A Thought Experiment for Jewish Parents
Suppose you could give your children a magic pill that would guarantee that they would never depart from the Jewish commitments that you teach them. Why stop with children? Suppose the pill would guarantee the same for your grandchildren.
Should you do it?
If you do give them the pill, you will become a more relaxed parent. You would get free of a major source of anxiety. Trust the pill: your children will never abandon the teaching of their father or the Torah of their mother. Do what you have to do to give them a good Jewish education, and then let go. They will turn out, religiously, okay.
You will enjoy the deep satisfaction (okay, to use the technical term, the nahas) of knowing that you can share Torah and mitsvot and celebrations with them.
You will also have the confidence that you have done what you could to assure the survival of Judaism for another two generations.
What’s not to like?
On the other hand . . . maybe, as Tevya says, there is no other hand.
Or maybe there is. When you children do mitsvot, exactly the way you want them to, they will not do their own mitsvot, but yours. They will never have the experience of committing to follow a commandment, of discovering their own commitment, since they will always wind up living out your commitment. They will never, in a profound sense, become bar mitzvah.
But so what? Judaism, just precisely your type of Judaism, will thrive in your family for at least another two generations. That should give some satisfaction, because, wherever you find yourself in Jewish observance, you can find people at one side who depart from Jewish practices that you know to be vital, and people on your other side who punctiliously follow Jewish practices that you know to be insignificant. The people who generally agree with you about what to value in Judaism have it right, and your children will follow that correct path.
Now it might actually turn out that our recipe for what matters in Judaism will hold up better than the recipe followed by any of our fellow Jews. The people on one side will realize that we were right all along, and will start taking our principles seriously.

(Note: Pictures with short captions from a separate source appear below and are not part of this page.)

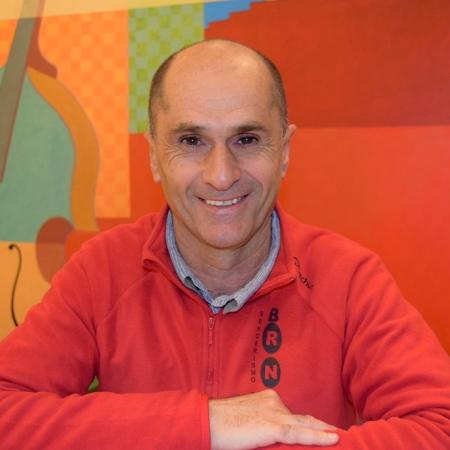 Pepe Criado, escritor y editor almeriense. Foto de Consuelo Mañas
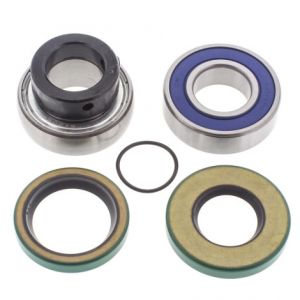 ALL BALLS 14-1055 CHAINCASE BEARING & SEAL KIT SKI-DOO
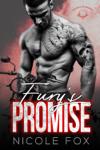 Fury's Promise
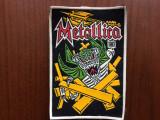 metallica ecuson patch cauciucat fan muzica heavy metal hard rock colectie hobby
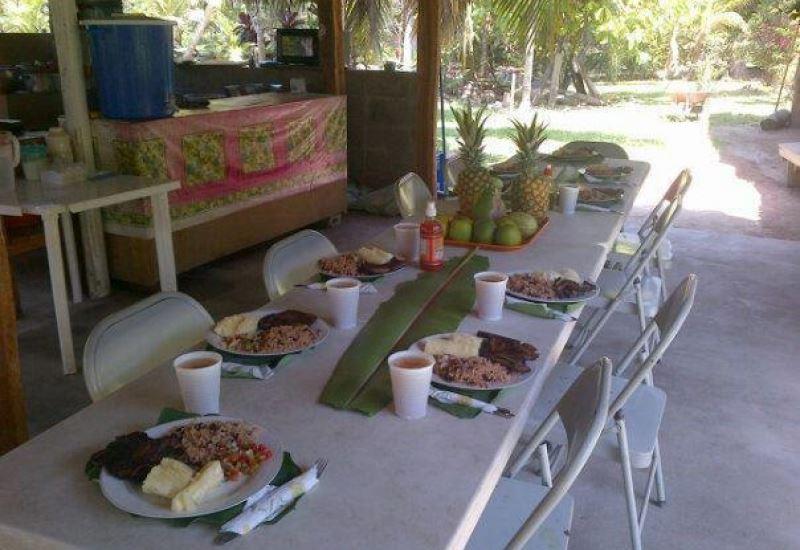 Disfrute del ecoturismo en Finca El Cayo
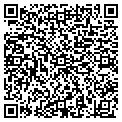 QR code with Honaker Painting contacts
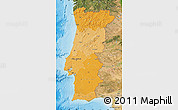 Political Shades Map of Portugal, satellite outside, bathymetry sea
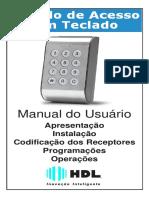 Manual Hdl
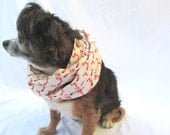 Dog Infinity Scarf Woodland Foxes Size small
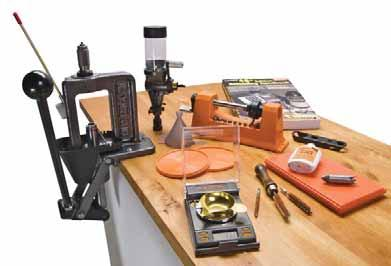 Lyman Reloading Presses and Accessories How to pick which Expert Kit is for you Choose the press that best suits your reloading needs: If you reload only once in a while the Crusher II is for you,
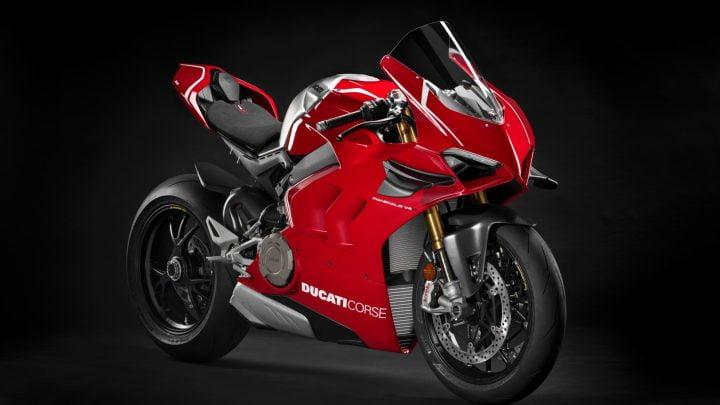 Ficha Técnica Ducati Panigale V4 R 2019.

The people on the other side will realize that we were right all along, and they will start to discard their excessive stringencies. Or perhaps in a few generations the current disputes will all continue.
Or it may turn out that the disputes of the future will differ from our current disputes, and some other recipe than ours will project Judaism into the future. Perhaps my children will succeed in discovering a different recipe for Judaism than ours, one more effective than the one in which I firmly believe. Who guarantees that I am wiser than my children? Perhaps they are wiser than I.
This thought experiment may provide some consolation to parents whose children have rejected their parents’ observance, become less observant (gone OTD, off the derekh), or become more observant (frummed out), or become rationalists or mystics or broken their parents’ hearts in some other way.
Because ultimately a thriving Judaism does not depend on parental power, but rather on children’s choices.